Big Birds
Visiting Egret Rookeries
Neil Wiley

Great egrets, snowy egrets, and black-crowned night herons flock together in tree rookeries to build nests, nurture their offspring, and make lots of noise.

Sometimes, egrets look more graceful than swans. Other times they look like clowns. They climb out on slender branches that a squirrel wouldn’t attempt, to reach small twigs for their nests. They fall, sometimes dropping upside down, but then with one sweep of their wings, they turn and glide to the ground, or fly away to find food, or perhaps for the exercise. They may be tired of sheltering in place. We all know the feeling.

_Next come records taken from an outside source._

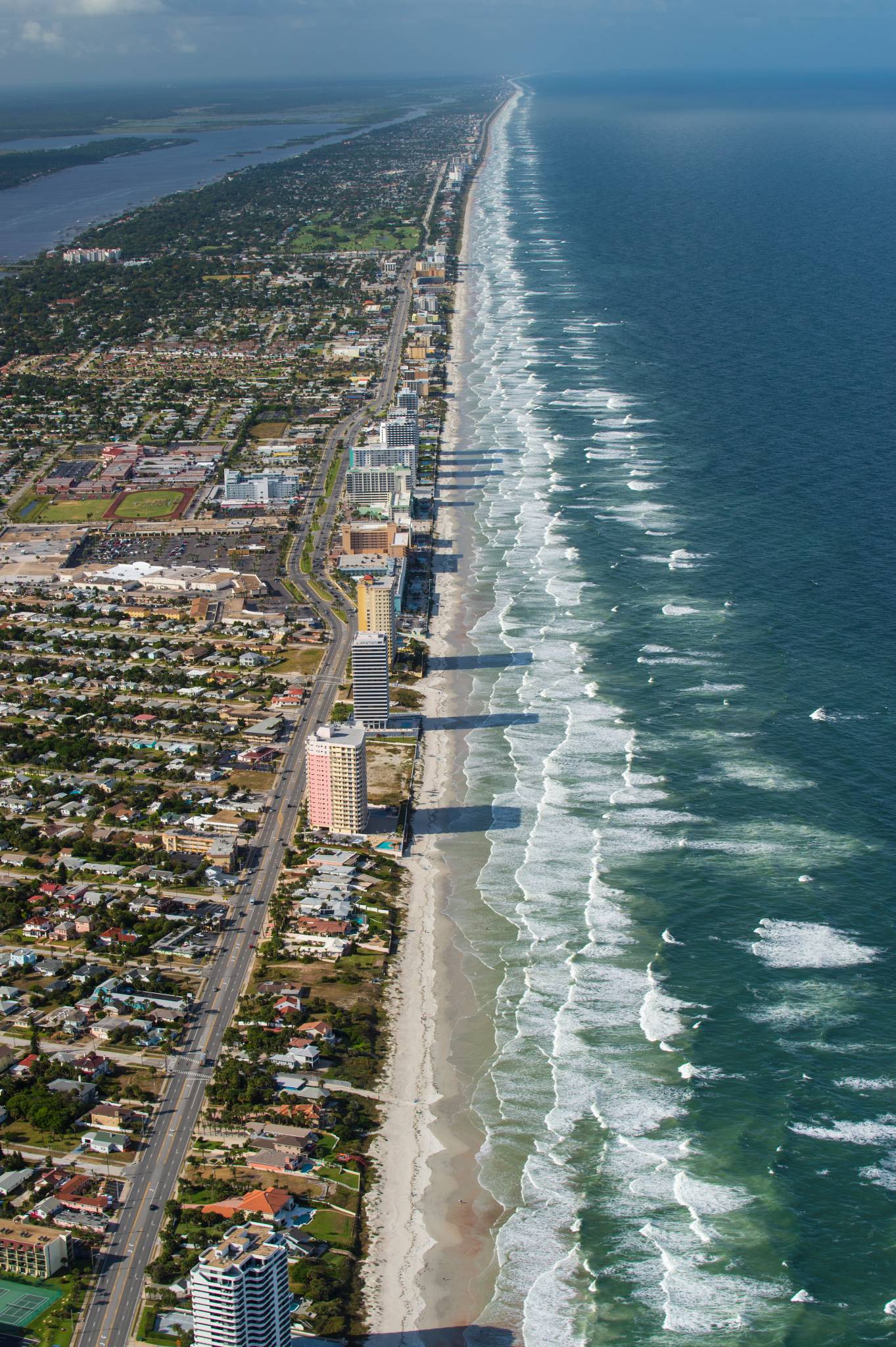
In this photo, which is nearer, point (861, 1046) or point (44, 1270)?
point (44, 1270)

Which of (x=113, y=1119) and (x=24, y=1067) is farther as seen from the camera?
(x=24, y=1067)

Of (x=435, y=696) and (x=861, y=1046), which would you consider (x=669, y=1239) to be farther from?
(x=435, y=696)

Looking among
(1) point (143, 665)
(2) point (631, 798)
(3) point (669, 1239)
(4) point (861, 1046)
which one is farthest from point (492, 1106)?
(1) point (143, 665)

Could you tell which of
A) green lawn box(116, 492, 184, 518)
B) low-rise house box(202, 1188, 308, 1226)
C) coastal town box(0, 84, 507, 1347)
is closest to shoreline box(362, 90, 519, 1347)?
coastal town box(0, 84, 507, 1347)

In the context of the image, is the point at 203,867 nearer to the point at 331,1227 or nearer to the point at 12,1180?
the point at 12,1180

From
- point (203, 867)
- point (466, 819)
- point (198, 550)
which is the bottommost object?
point (203, 867)

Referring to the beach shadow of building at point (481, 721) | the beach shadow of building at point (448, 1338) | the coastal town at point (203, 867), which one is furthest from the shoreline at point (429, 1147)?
the beach shadow of building at point (481, 721)

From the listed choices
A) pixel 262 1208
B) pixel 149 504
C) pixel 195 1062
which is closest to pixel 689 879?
pixel 195 1062
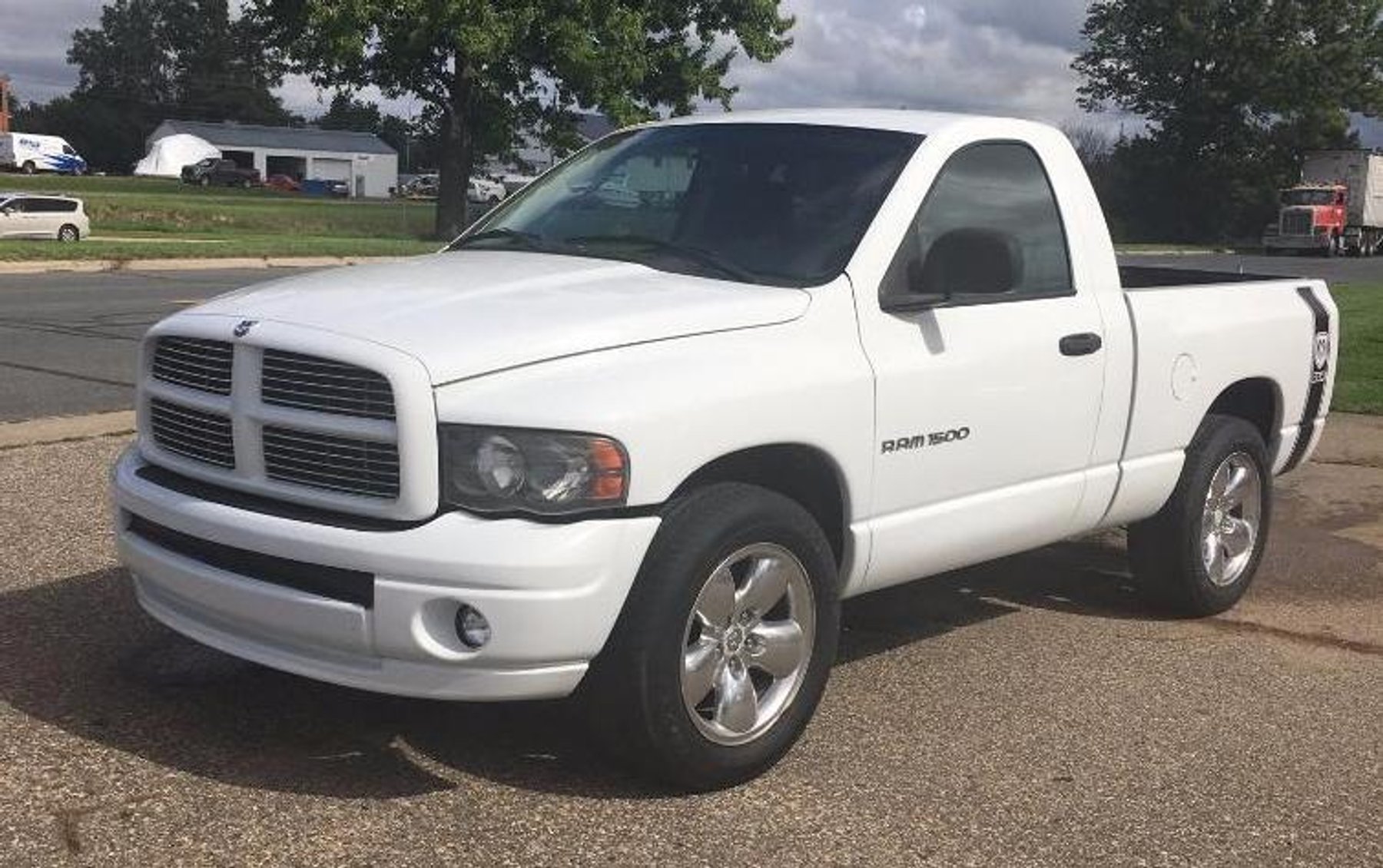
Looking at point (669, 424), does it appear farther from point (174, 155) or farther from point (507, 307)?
point (174, 155)

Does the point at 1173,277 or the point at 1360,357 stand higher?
the point at 1173,277

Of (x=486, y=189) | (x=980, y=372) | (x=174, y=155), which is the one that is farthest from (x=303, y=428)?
(x=174, y=155)

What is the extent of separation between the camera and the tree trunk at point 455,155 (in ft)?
125

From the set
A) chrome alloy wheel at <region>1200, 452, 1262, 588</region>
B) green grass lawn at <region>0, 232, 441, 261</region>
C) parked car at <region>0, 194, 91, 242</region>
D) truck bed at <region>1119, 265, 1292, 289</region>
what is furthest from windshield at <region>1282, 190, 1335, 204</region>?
chrome alloy wheel at <region>1200, 452, 1262, 588</region>

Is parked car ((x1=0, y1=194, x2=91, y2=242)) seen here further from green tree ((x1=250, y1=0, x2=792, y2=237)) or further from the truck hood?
the truck hood

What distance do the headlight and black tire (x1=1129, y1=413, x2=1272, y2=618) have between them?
304 cm

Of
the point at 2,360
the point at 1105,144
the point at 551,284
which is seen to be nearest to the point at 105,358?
the point at 2,360

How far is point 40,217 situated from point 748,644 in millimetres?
34697

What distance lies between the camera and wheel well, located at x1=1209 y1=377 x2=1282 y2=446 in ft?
20.1

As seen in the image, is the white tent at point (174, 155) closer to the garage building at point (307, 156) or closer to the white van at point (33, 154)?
the garage building at point (307, 156)

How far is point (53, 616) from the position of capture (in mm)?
5168

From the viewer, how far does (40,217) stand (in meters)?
34.6

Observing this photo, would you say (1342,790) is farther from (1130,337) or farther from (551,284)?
(551,284)

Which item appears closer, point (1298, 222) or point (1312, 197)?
point (1298, 222)
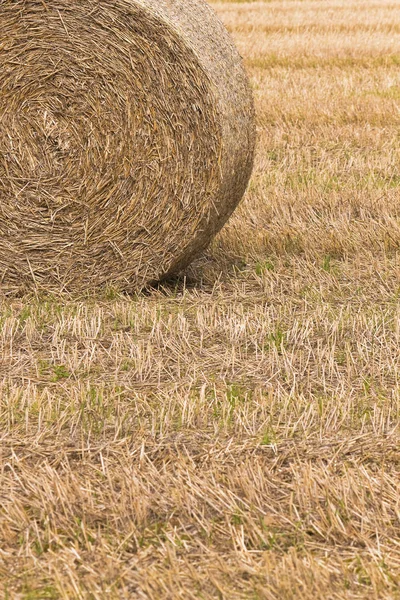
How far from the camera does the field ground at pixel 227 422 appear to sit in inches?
121

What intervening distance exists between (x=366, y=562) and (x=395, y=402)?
45.9 inches

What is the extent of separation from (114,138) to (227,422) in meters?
2.17

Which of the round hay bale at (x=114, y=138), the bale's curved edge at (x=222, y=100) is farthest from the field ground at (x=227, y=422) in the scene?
the bale's curved edge at (x=222, y=100)

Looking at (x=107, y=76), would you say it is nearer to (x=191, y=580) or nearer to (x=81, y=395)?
(x=81, y=395)

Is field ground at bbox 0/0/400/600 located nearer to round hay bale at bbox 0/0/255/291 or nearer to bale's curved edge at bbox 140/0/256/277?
round hay bale at bbox 0/0/255/291

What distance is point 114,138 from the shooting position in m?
5.54

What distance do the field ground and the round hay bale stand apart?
0.28 metres

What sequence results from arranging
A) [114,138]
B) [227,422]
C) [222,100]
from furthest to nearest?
[114,138] → [222,100] → [227,422]

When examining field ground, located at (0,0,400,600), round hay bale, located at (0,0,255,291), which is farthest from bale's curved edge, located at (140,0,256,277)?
field ground, located at (0,0,400,600)

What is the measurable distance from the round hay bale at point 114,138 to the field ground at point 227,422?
28 cm

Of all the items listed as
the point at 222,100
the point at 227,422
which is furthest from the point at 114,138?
the point at 227,422

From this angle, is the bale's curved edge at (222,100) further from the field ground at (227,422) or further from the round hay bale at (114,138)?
the field ground at (227,422)

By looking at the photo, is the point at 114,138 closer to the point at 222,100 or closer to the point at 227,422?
the point at 222,100

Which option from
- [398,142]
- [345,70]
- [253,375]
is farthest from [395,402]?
[345,70]
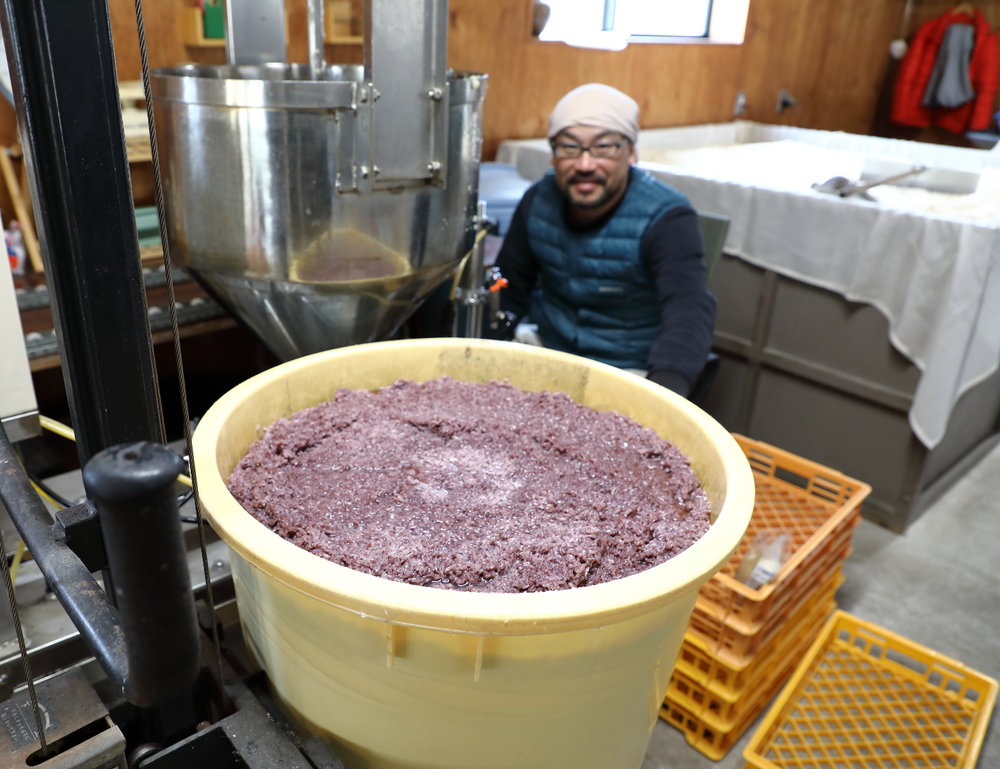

They don’t exactly sing, but their “gaarloops” are loud, funny, and not particularly musical, except perhaps to other egrets. They often share the same tree branch while building giant but fragile-looking nests. Perhaps they like high-density living while brooding their babies in high-rise apartments with no walls.

I visited two rookeries in early June, the perfect time to see and hear the noisy circus.

The first was an egret nursery at Lakeshore Park, in a Newark residential neighborhood. The center of attention is a small kidney-shaped lake with three rookeries. You can see the main rookery island from the parking lot. The island is only about twenty feet away from a path that circles the lake. When I was there, the little island was filled with about a hundred residents. Most were loud snowy egrets. I could tell they were snowys because they had orange feet. The bigger great egrets have black feet.

I wrote a poem that honors these foot attributes.
The Egret

To tell a great egret from a snowy is no great feat.
Just look at their greatness and look at their feet.
The snowy egret has feet that are yellow.
The great’s black feet carry a much greater fellow.

It’s a short walk to the first bench where you can sit, watch, and set up your camera. It’s not far, but if you want to fill the frame with a bird subject, I recommend a 400- or 600-mm telephoto lens. You also need patience. You can see the birds, but they are often partially hidden by branches. It’s like looking through a window. Sometimes you see a little, sometimes a lot. (Not that I look through other people's windows.)

When they are fluffing and improving their nests, they often pose for a few seconds, but when they fly or fall, it can be a blur.

The egrets are relatively close, but the geese are even closer. Close to a hundred Canada geese have traded migration for a comfortable abode in the park. They are messy and spoiled, like children who never left home. They are harmless, but watch where you step. If you have time, it’s an easy walk of about a mile around the lake.

My second stop was the Shorebird Way colony in Mountain View, supported by Google, the Santa Clara Valley Audubon Society and the city of Mountain View. Situated in a Google complex of small office buildings, on narrow roads softened by many trees, it seems a strange place for birds to nest. Yet the trees along a one-block section of Shorebird Way were filled with loud snowy egrets and quieter black-crowned night herons.

The birds are even happier because Google has closed the road, limited landscaping work, and left the nearby buildings nearly empty. In the middle of a workday, the small parking lot at the end of the road was also nearly empty.

Although it was a warm day, it was cool and shady under the tall trees. The only problem was looking up to see the birds, and pointing up a heavy telephoto lens. While I was there, I saw only two other photographers.

Other places to see big birds include Don Edwards National Wildlife Refuge around the southern end of San Francisco Bay, Lexington Reservoir, Elkhorn Slough at Moss Landing, and Safari West near Santa Rosa.


To reach Lakeshore Park, take Highway 17/880 north to Thornton Avenue, CA-84E, exit 19. Take one of the left lanes, and cross over the freeway on Thornton Avenue. Then, make a right on Cedar Boulevard, right on Edgewater Drive, left on Chelsea Drive, and right into the Lakeshore Park parking lot.

To reach the Shorebird Egret Rookery, take Highway 17 to Highway 85 north toward Mountain View. Use one of the right two lanes to exit 24C toward Shoreline Boulevard. Turn right on Shorebird Way. You may have to turn left, then right, then right again. Shorebird Way may be closed at the 1209-1231 section.